Enterprise UX: Selecting and Conducting the Right Research in a Business Setting

Welcome to Fuzzy Math’s four-week series on Enterprise UX, all leading up to the Enterprise UX Conference in San Antonio from May 13-15. We’re organizing our blog posts on the four conference themes: Insight at Scale, Craft amid Complexity, Enterprise Experimentation, and Designing Organizational Culture.

This week we start with Theme 1: Insight at Scale–Design Research in a Business Setting

Enterprise UX research can be tough. With many users across many client companies, there’s rarely one right answer to how your product should work. Talking to many people across different companies can help understand who your customers are, and identify powerful opportunities to improve their experience.

▸ **Exercise directions**
Please repeat the enterprise UX post word for word, from "This week we" up to and including "improve their experience.". The records that come next have no connection to the enterprise UX post.

▸ **Recorded information**
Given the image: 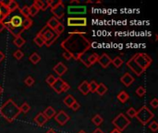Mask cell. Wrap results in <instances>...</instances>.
I'll return each instance as SVG.
<instances>
[{
  "label": "cell",
  "instance_id": "cell-1",
  "mask_svg": "<svg viewBox=\"0 0 158 133\" xmlns=\"http://www.w3.org/2000/svg\"><path fill=\"white\" fill-rule=\"evenodd\" d=\"M86 33H69V36L67 37L62 43L61 47L73 57V59L79 60L80 58L91 48L92 44L88 39L84 37Z\"/></svg>",
  "mask_w": 158,
  "mask_h": 133
},
{
  "label": "cell",
  "instance_id": "cell-2",
  "mask_svg": "<svg viewBox=\"0 0 158 133\" xmlns=\"http://www.w3.org/2000/svg\"><path fill=\"white\" fill-rule=\"evenodd\" d=\"M20 113L19 106H18L12 99H9L3 105L0 106V115L9 122H13Z\"/></svg>",
  "mask_w": 158,
  "mask_h": 133
},
{
  "label": "cell",
  "instance_id": "cell-3",
  "mask_svg": "<svg viewBox=\"0 0 158 133\" xmlns=\"http://www.w3.org/2000/svg\"><path fill=\"white\" fill-rule=\"evenodd\" d=\"M153 113L146 106H143L140 110L137 111L136 114V118L142 124V125H147L153 118Z\"/></svg>",
  "mask_w": 158,
  "mask_h": 133
},
{
  "label": "cell",
  "instance_id": "cell-4",
  "mask_svg": "<svg viewBox=\"0 0 158 133\" xmlns=\"http://www.w3.org/2000/svg\"><path fill=\"white\" fill-rule=\"evenodd\" d=\"M134 59H135V62L139 65V67L141 68H142L144 71L152 64V58L148 55L142 54V53H140V54L135 55L134 56Z\"/></svg>",
  "mask_w": 158,
  "mask_h": 133
},
{
  "label": "cell",
  "instance_id": "cell-5",
  "mask_svg": "<svg viewBox=\"0 0 158 133\" xmlns=\"http://www.w3.org/2000/svg\"><path fill=\"white\" fill-rule=\"evenodd\" d=\"M112 124L116 127L117 129L123 131L130 124V120L124 114H119L118 116H117L116 118H114V120L112 121Z\"/></svg>",
  "mask_w": 158,
  "mask_h": 133
},
{
  "label": "cell",
  "instance_id": "cell-6",
  "mask_svg": "<svg viewBox=\"0 0 158 133\" xmlns=\"http://www.w3.org/2000/svg\"><path fill=\"white\" fill-rule=\"evenodd\" d=\"M99 59V56L96 54V53H92V54H88L86 55V53L85 54H83L79 60H81L82 63L87 67V68H90L92 65L95 64Z\"/></svg>",
  "mask_w": 158,
  "mask_h": 133
},
{
  "label": "cell",
  "instance_id": "cell-7",
  "mask_svg": "<svg viewBox=\"0 0 158 133\" xmlns=\"http://www.w3.org/2000/svg\"><path fill=\"white\" fill-rule=\"evenodd\" d=\"M67 24L68 26H70V27H85L87 25V19L69 17L67 19Z\"/></svg>",
  "mask_w": 158,
  "mask_h": 133
},
{
  "label": "cell",
  "instance_id": "cell-8",
  "mask_svg": "<svg viewBox=\"0 0 158 133\" xmlns=\"http://www.w3.org/2000/svg\"><path fill=\"white\" fill-rule=\"evenodd\" d=\"M87 12V8L85 6H73L68 7V13L69 15H84Z\"/></svg>",
  "mask_w": 158,
  "mask_h": 133
},
{
  "label": "cell",
  "instance_id": "cell-9",
  "mask_svg": "<svg viewBox=\"0 0 158 133\" xmlns=\"http://www.w3.org/2000/svg\"><path fill=\"white\" fill-rule=\"evenodd\" d=\"M51 12L54 14L55 18H57L58 19H62L65 15V6L63 4L62 1H59V3L55 7L51 9Z\"/></svg>",
  "mask_w": 158,
  "mask_h": 133
},
{
  "label": "cell",
  "instance_id": "cell-10",
  "mask_svg": "<svg viewBox=\"0 0 158 133\" xmlns=\"http://www.w3.org/2000/svg\"><path fill=\"white\" fill-rule=\"evenodd\" d=\"M127 66L132 70L137 76H141L143 72H144V70L142 69V68H141L140 67H139V65L135 62V59H134V57H132L131 58L128 62H127Z\"/></svg>",
  "mask_w": 158,
  "mask_h": 133
},
{
  "label": "cell",
  "instance_id": "cell-11",
  "mask_svg": "<svg viewBox=\"0 0 158 133\" xmlns=\"http://www.w3.org/2000/svg\"><path fill=\"white\" fill-rule=\"evenodd\" d=\"M39 33L43 36V38L44 39V41H45V43L46 42H49V41H51L53 38H54L57 34L54 33V31H52V30H50L47 26H44V27L39 32Z\"/></svg>",
  "mask_w": 158,
  "mask_h": 133
},
{
  "label": "cell",
  "instance_id": "cell-12",
  "mask_svg": "<svg viewBox=\"0 0 158 133\" xmlns=\"http://www.w3.org/2000/svg\"><path fill=\"white\" fill-rule=\"evenodd\" d=\"M69 118H70L69 116L67 115L66 112L63 111V110L59 111V112H58V114H56V116H55L56 121H57L59 125H61V126H64V125L69 120Z\"/></svg>",
  "mask_w": 158,
  "mask_h": 133
},
{
  "label": "cell",
  "instance_id": "cell-13",
  "mask_svg": "<svg viewBox=\"0 0 158 133\" xmlns=\"http://www.w3.org/2000/svg\"><path fill=\"white\" fill-rule=\"evenodd\" d=\"M65 82H64L61 78H57L56 79V82L53 83V85L51 87H52V89L54 90L57 93H62L63 86H64Z\"/></svg>",
  "mask_w": 158,
  "mask_h": 133
},
{
  "label": "cell",
  "instance_id": "cell-14",
  "mask_svg": "<svg viewBox=\"0 0 158 133\" xmlns=\"http://www.w3.org/2000/svg\"><path fill=\"white\" fill-rule=\"evenodd\" d=\"M111 61H112V59L110 58V57L108 56V55H107V54H103L100 58H99V59H98V63H99V65L102 67V68H107L110 64H111Z\"/></svg>",
  "mask_w": 158,
  "mask_h": 133
},
{
  "label": "cell",
  "instance_id": "cell-15",
  "mask_svg": "<svg viewBox=\"0 0 158 133\" xmlns=\"http://www.w3.org/2000/svg\"><path fill=\"white\" fill-rule=\"evenodd\" d=\"M53 70H54L55 73L58 74V76H63L68 71V68H67V66L64 63L58 62L54 68H53Z\"/></svg>",
  "mask_w": 158,
  "mask_h": 133
},
{
  "label": "cell",
  "instance_id": "cell-16",
  "mask_svg": "<svg viewBox=\"0 0 158 133\" xmlns=\"http://www.w3.org/2000/svg\"><path fill=\"white\" fill-rule=\"evenodd\" d=\"M120 82L127 87H129L131 84L134 82V78L131 76L129 73H125L121 78H120Z\"/></svg>",
  "mask_w": 158,
  "mask_h": 133
},
{
  "label": "cell",
  "instance_id": "cell-17",
  "mask_svg": "<svg viewBox=\"0 0 158 133\" xmlns=\"http://www.w3.org/2000/svg\"><path fill=\"white\" fill-rule=\"evenodd\" d=\"M59 20L57 19V18H55V17H52V18H50L49 19H48V21L46 22V25L45 26H47V27L50 29V30H52V31H54L58 26L59 25Z\"/></svg>",
  "mask_w": 158,
  "mask_h": 133
},
{
  "label": "cell",
  "instance_id": "cell-18",
  "mask_svg": "<svg viewBox=\"0 0 158 133\" xmlns=\"http://www.w3.org/2000/svg\"><path fill=\"white\" fill-rule=\"evenodd\" d=\"M47 118H46V117L43 114V113H39L35 117H34V122L38 125V126H40V127H43L46 122H47Z\"/></svg>",
  "mask_w": 158,
  "mask_h": 133
},
{
  "label": "cell",
  "instance_id": "cell-19",
  "mask_svg": "<svg viewBox=\"0 0 158 133\" xmlns=\"http://www.w3.org/2000/svg\"><path fill=\"white\" fill-rule=\"evenodd\" d=\"M79 91H80L83 94L87 95L90 93V89H89V82L84 81L80 85H79Z\"/></svg>",
  "mask_w": 158,
  "mask_h": 133
},
{
  "label": "cell",
  "instance_id": "cell-20",
  "mask_svg": "<svg viewBox=\"0 0 158 133\" xmlns=\"http://www.w3.org/2000/svg\"><path fill=\"white\" fill-rule=\"evenodd\" d=\"M43 114L46 117L47 119H49V118H52V117H54L56 116V110L53 108L52 106H48L47 108L44 109Z\"/></svg>",
  "mask_w": 158,
  "mask_h": 133
},
{
  "label": "cell",
  "instance_id": "cell-21",
  "mask_svg": "<svg viewBox=\"0 0 158 133\" xmlns=\"http://www.w3.org/2000/svg\"><path fill=\"white\" fill-rule=\"evenodd\" d=\"M32 25H33V19L30 17L23 18V21H22V29L23 30L30 29Z\"/></svg>",
  "mask_w": 158,
  "mask_h": 133
},
{
  "label": "cell",
  "instance_id": "cell-22",
  "mask_svg": "<svg viewBox=\"0 0 158 133\" xmlns=\"http://www.w3.org/2000/svg\"><path fill=\"white\" fill-rule=\"evenodd\" d=\"M7 7H8V9H9V10L10 13H12L15 10L19 9V4L15 1V0H9Z\"/></svg>",
  "mask_w": 158,
  "mask_h": 133
},
{
  "label": "cell",
  "instance_id": "cell-23",
  "mask_svg": "<svg viewBox=\"0 0 158 133\" xmlns=\"http://www.w3.org/2000/svg\"><path fill=\"white\" fill-rule=\"evenodd\" d=\"M33 42H34V44H35L37 46H39V47H42L43 45H44V43H45L44 39L43 38V36H42L39 33H38L37 35L34 37Z\"/></svg>",
  "mask_w": 158,
  "mask_h": 133
},
{
  "label": "cell",
  "instance_id": "cell-24",
  "mask_svg": "<svg viewBox=\"0 0 158 133\" xmlns=\"http://www.w3.org/2000/svg\"><path fill=\"white\" fill-rule=\"evenodd\" d=\"M25 43H26V41L19 35V36H17V37H15V39L13 40V44H14V45L15 46H17L18 48H20V47H22L24 44H25Z\"/></svg>",
  "mask_w": 158,
  "mask_h": 133
},
{
  "label": "cell",
  "instance_id": "cell-25",
  "mask_svg": "<svg viewBox=\"0 0 158 133\" xmlns=\"http://www.w3.org/2000/svg\"><path fill=\"white\" fill-rule=\"evenodd\" d=\"M107 92V87L105 86L104 83H100V84H98V86H97V89H96V93L98 94V95H100V96H103L105 93Z\"/></svg>",
  "mask_w": 158,
  "mask_h": 133
},
{
  "label": "cell",
  "instance_id": "cell-26",
  "mask_svg": "<svg viewBox=\"0 0 158 133\" xmlns=\"http://www.w3.org/2000/svg\"><path fill=\"white\" fill-rule=\"evenodd\" d=\"M76 100H75V98L71 95V94H68V95H67L66 97H65V99L63 100V103H65V105L66 106H68V107H69L70 108V106H71V104L75 102Z\"/></svg>",
  "mask_w": 158,
  "mask_h": 133
},
{
  "label": "cell",
  "instance_id": "cell-27",
  "mask_svg": "<svg viewBox=\"0 0 158 133\" xmlns=\"http://www.w3.org/2000/svg\"><path fill=\"white\" fill-rule=\"evenodd\" d=\"M117 97H118V100L120 103H126V102L128 100V98H129L128 94L126 92H124V91L120 92V93L118 94Z\"/></svg>",
  "mask_w": 158,
  "mask_h": 133
},
{
  "label": "cell",
  "instance_id": "cell-28",
  "mask_svg": "<svg viewBox=\"0 0 158 133\" xmlns=\"http://www.w3.org/2000/svg\"><path fill=\"white\" fill-rule=\"evenodd\" d=\"M30 61L33 63V64H38L41 60V57L37 54V53H33L30 56Z\"/></svg>",
  "mask_w": 158,
  "mask_h": 133
},
{
  "label": "cell",
  "instance_id": "cell-29",
  "mask_svg": "<svg viewBox=\"0 0 158 133\" xmlns=\"http://www.w3.org/2000/svg\"><path fill=\"white\" fill-rule=\"evenodd\" d=\"M111 63L114 65V67H116V68H120L122 65H123V59L121 58H119V57H117V58H115L112 61H111Z\"/></svg>",
  "mask_w": 158,
  "mask_h": 133
},
{
  "label": "cell",
  "instance_id": "cell-30",
  "mask_svg": "<svg viewBox=\"0 0 158 133\" xmlns=\"http://www.w3.org/2000/svg\"><path fill=\"white\" fill-rule=\"evenodd\" d=\"M30 108H31V106L28 103H23L21 104V106H19L20 112H22L23 114H27L30 111Z\"/></svg>",
  "mask_w": 158,
  "mask_h": 133
},
{
  "label": "cell",
  "instance_id": "cell-31",
  "mask_svg": "<svg viewBox=\"0 0 158 133\" xmlns=\"http://www.w3.org/2000/svg\"><path fill=\"white\" fill-rule=\"evenodd\" d=\"M103 117L100 116V115H95L93 117V119H92V121H93V123L95 125V126H100L102 123H103Z\"/></svg>",
  "mask_w": 158,
  "mask_h": 133
},
{
  "label": "cell",
  "instance_id": "cell-32",
  "mask_svg": "<svg viewBox=\"0 0 158 133\" xmlns=\"http://www.w3.org/2000/svg\"><path fill=\"white\" fill-rule=\"evenodd\" d=\"M19 14H20L23 18L30 17V15H29V7H28V6H24V7L19 10Z\"/></svg>",
  "mask_w": 158,
  "mask_h": 133
},
{
  "label": "cell",
  "instance_id": "cell-33",
  "mask_svg": "<svg viewBox=\"0 0 158 133\" xmlns=\"http://www.w3.org/2000/svg\"><path fill=\"white\" fill-rule=\"evenodd\" d=\"M64 30H65V27H64V25L62 24V23H59V25L58 26V27L54 30V33L57 34V35H60V34H62L63 33V32H64Z\"/></svg>",
  "mask_w": 158,
  "mask_h": 133
},
{
  "label": "cell",
  "instance_id": "cell-34",
  "mask_svg": "<svg viewBox=\"0 0 158 133\" xmlns=\"http://www.w3.org/2000/svg\"><path fill=\"white\" fill-rule=\"evenodd\" d=\"M38 12H39V9H36L33 5L31 6V7H29V15H30V17H34V16H36Z\"/></svg>",
  "mask_w": 158,
  "mask_h": 133
},
{
  "label": "cell",
  "instance_id": "cell-35",
  "mask_svg": "<svg viewBox=\"0 0 158 133\" xmlns=\"http://www.w3.org/2000/svg\"><path fill=\"white\" fill-rule=\"evenodd\" d=\"M145 93H146V89H145L143 86H140V87L137 88V90H136V94H137L138 96L142 97V96L145 95Z\"/></svg>",
  "mask_w": 158,
  "mask_h": 133
},
{
  "label": "cell",
  "instance_id": "cell-36",
  "mask_svg": "<svg viewBox=\"0 0 158 133\" xmlns=\"http://www.w3.org/2000/svg\"><path fill=\"white\" fill-rule=\"evenodd\" d=\"M149 128L153 131V132H156L157 131V129H158V124H157V122L156 121H150L149 123Z\"/></svg>",
  "mask_w": 158,
  "mask_h": 133
},
{
  "label": "cell",
  "instance_id": "cell-37",
  "mask_svg": "<svg viewBox=\"0 0 158 133\" xmlns=\"http://www.w3.org/2000/svg\"><path fill=\"white\" fill-rule=\"evenodd\" d=\"M97 86H98V83H97L95 81H92V82L89 83V89H90V92H92V93H95V92H96V89H97Z\"/></svg>",
  "mask_w": 158,
  "mask_h": 133
},
{
  "label": "cell",
  "instance_id": "cell-38",
  "mask_svg": "<svg viewBox=\"0 0 158 133\" xmlns=\"http://www.w3.org/2000/svg\"><path fill=\"white\" fill-rule=\"evenodd\" d=\"M136 114H137V110L133 107H130L128 109L127 111V115L129 117H136Z\"/></svg>",
  "mask_w": 158,
  "mask_h": 133
},
{
  "label": "cell",
  "instance_id": "cell-39",
  "mask_svg": "<svg viewBox=\"0 0 158 133\" xmlns=\"http://www.w3.org/2000/svg\"><path fill=\"white\" fill-rule=\"evenodd\" d=\"M24 82H25V84L27 85V86H33L34 84V79L33 77L29 76V77H27V78L25 79Z\"/></svg>",
  "mask_w": 158,
  "mask_h": 133
},
{
  "label": "cell",
  "instance_id": "cell-40",
  "mask_svg": "<svg viewBox=\"0 0 158 133\" xmlns=\"http://www.w3.org/2000/svg\"><path fill=\"white\" fill-rule=\"evenodd\" d=\"M33 6L36 8V9H38L39 10L41 9H43V8H44V1L43 0H35V1L33 2Z\"/></svg>",
  "mask_w": 158,
  "mask_h": 133
},
{
  "label": "cell",
  "instance_id": "cell-41",
  "mask_svg": "<svg viewBox=\"0 0 158 133\" xmlns=\"http://www.w3.org/2000/svg\"><path fill=\"white\" fill-rule=\"evenodd\" d=\"M56 79H57V78H55V76H53V75H49V76L46 78L45 82H46V83H47V84H49L50 86H52V85H53V83H54V82H56Z\"/></svg>",
  "mask_w": 158,
  "mask_h": 133
},
{
  "label": "cell",
  "instance_id": "cell-42",
  "mask_svg": "<svg viewBox=\"0 0 158 133\" xmlns=\"http://www.w3.org/2000/svg\"><path fill=\"white\" fill-rule=\"evenodd\" d=\"M13 56H14V58H15L16 59H18V60H20V59H21V58H23V52H22L21 50L18 49L17 51H15V52H14Z\"/></svg>",
  "mask_w": 158,
  "mask_h": 133
},
{
  "label": "cell",
  "instance_id": "cell-43",
  "mask_svg": "<svg viewBox=\"0 0 158 133\" xmlns=\"http://www.w3.org/2000/svg\"><path fill=\"white\" fill-rule=\"evenodd\" d=\"M59 1H60V0H57V1H55V0H48V1H47L48 8H51V9L55 8L59 3Z\"/></svg>",
  "mask_w": 158,
  "mask_h": 133
},
{
  "label": "cell",
  "instance_id": "cell-44",
  "mask_svg": "<svg viewBox=\"0 0 158 133\" xmlns=\"http://www.w3.org/2000/svg\"><path fill=\"white\" fill-rule=\"evenodd\" d=\"M70 108L73 110V111H78L79 109L81 108V104L79 103L77 101H75L72 104H71V106H70Z\"/></svg>",
  "mask_w": 158,
  "mask_h": 133
},
{
  "label": "cell",
  "instance_id": "cell-45",
  "mask_svg": "<svg viewBox=\"0 0 158 133\" xmlns=\"http://www.w3.org/2000/svg\"><path fill=\"white\" fill-rule=\"evenodd\" d=\"M58 35H56L54 38H53L51 41H49V42H46V43H44V45H46L47 47H50L53 44H54L57 40H58Z\"/></svg>",
  "mask_w": 158,
  "mask_h": 133
},
{
  "label": "cell",
  "instance_id": "cell-46",
  "mask_svg": "<svg viewBox=\"0 0 158 133\" xmlns=\"http://www.w3.org/2000/svg\"><path fill=\"white\" fill-rule=\"evenodd\" d=\"M62 56H63V58H64L66 60H70V59H73V57H72V56L69 54V53H68V52H66V51L63 53V55H62Z\"/></svg>",
  "mask_w": 158,
  "mask_h": 133
},
{
  "label": "cell",
  "instance_id": "cell-47",
  "mask_svg": "<svg viewBox=\"0 0 158 133\" xmlns=\"http://www.w3.org/2000/svg\"><path fill=\"white\" fill-rule=\"evenodd\" d=\"M150 104L153 106V108H157L158 107V100L156 98H153L151 102H150Z\"/></svg>",
  "mask_w": 158,
  "mask_h": 133
},
{
  "label": "cell",
  "instance_id": "cell-48",
  "mask_svg": "<svg viewBox=\"0 0 158 133\" xmlns=\"http://www.w3.org/2000/svg\"><path fill=\"white\" fill-rule=\"evenodd\" d=\"M69 89H70V86H69L67 82H65V84H64V86H63V91H62V93H66V92H68Z\"/></svg>",
  "mask_w": 158,
  "mask_h": 133
},
{
  "label": "cell",
  "instance_id": "cell-49",
  "mask_svg": "<svg viewBox=\"0 0 158 133\" xmlns=\"http://www.w3.org/2000/svg\"><path fill=\"white\" fill-rule=\"evenodd\" d=\"M5 58H6L5 54H3L2 52H0V63H1V62L5 59Z\"/></svg>",
  "mask_w": 158,
  "mask_h": 133
},
{
  "label": "cell",
  "instance_id": "cell-50",
  "mask_svg": "<svg viewBox=\"0 0 158 133\" xmlns=\"http://www.w3.org/2000/svg\"><path fill=\"white\" fill-rule=\"evenodd\" d=\"M5 29V25L0 21V33H1L2 32H3V30Z\"/></svg>",
  "mask_w": 158,
  "mask_h": 133
},
{
  "label": "cell",
  "instance_id": "cell-51",
  "mask_svg": "<svg viewBox=\"0 0 158 133\" xmlns=\"http://www.w3.org/2000/svg\"><path fill=\"white\" fill-rule=\"evenodd\" d=\"M48 8V4H47V1H44V8L42 10H46V9Z\"/></svg>",
  "mask_w": 158,
  "mask_h": 133
},
{
  "label": "cell",
  "instance_id": "cell-52",
  "mask_svg": "<svg viewBox=\"0 0 158 133\" xmlns=\"http://www.w3.org/2000/svg\"><path fill=\"white\" fill-rule=\"evenodd\" d=\"M45 133H58L55 129H53V128H50V129H48Z\"/></svg>",
  "mask_w": 158,
  "mask_h": 133
},
{
  "label": "cell",
  "instance_id": "cell-53",
  "mask_svg": "<svg viewBox=\"0 0 158 133\" xmlns=\"http://www.w3.org/2000/svg\"><path fill=\"white\" fill-rule=\"evenodd\" d=\"M93 133H104V132L103 130H101L100 128H96V129H95V130H94Z\"/></svg>",
  "mask_w": 158,
  "mask_h": 133
},
{
  "label": "cell",
  "instance_id": "cell-54",
  "mask_svg": "<svg viewBox=\"0 0 158 133\" xmlns=\"http://www.w3.org/2000/svg\"><path fill=\"white\" fill-rule=\"evenodd\" d=\"M110 133H122V131H120V130H118V129H117V128H115V129H113Z\"/></svg>",
  "mask_w": 158,
  "mask_h": 133
},
{
  "label": "cell",
  "instance_id": "cell-55",
  "mask_svg": "<svg viewBox=\"0 0 158 133\" xmlns=\"http://www.w3.org/2000/svg\"><path fill=\"white\" fill-rule=\"evenodd\" d=\"M2 93H3V88L0 86V95H1Z\"/></svg>",
  "mask_w": 158,
  "mask_h": 133
},
{
  "label": "cell",
  "instance_id": "cell-56",
  "mask_svg": "<svg viewBox=\"0 0 158 133\" xmlns=\"http://www.w3.org/2000/svg\"><path fill=\"white\" fill-rule=\"evenodd\" d=\"M2 19V17H1V10H0V21H1Z\"/></svg>",
  "mask_w": 158,
  "mask_h": 133
},
{
  "label": "cell",
  "instance_id": "cell-57",
  "mask_svg": "<svg viewBox=\"0 0 158 133\" xmlns=\"http://www.w3.org/2000/svg\"><path fill=\"white\" fill-rule=\"evenodd\" d=\"M78 133H86L85 131H83V130H81L80 132H78Z\"/></svg>",
  "mask_w": 158,
  "mask_h": 133
}]
</instances>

▸ **The answer**
This week we start with Theme 1: Insight at Scale–Design Research in a Business Setting

Enterprise UX research can be tough. With many users across many client companies, there’s rarely one right answer to how your product should work. Talking to many people across different companies can help understand who your customers are, and identify powerful opportunities to improve their experience.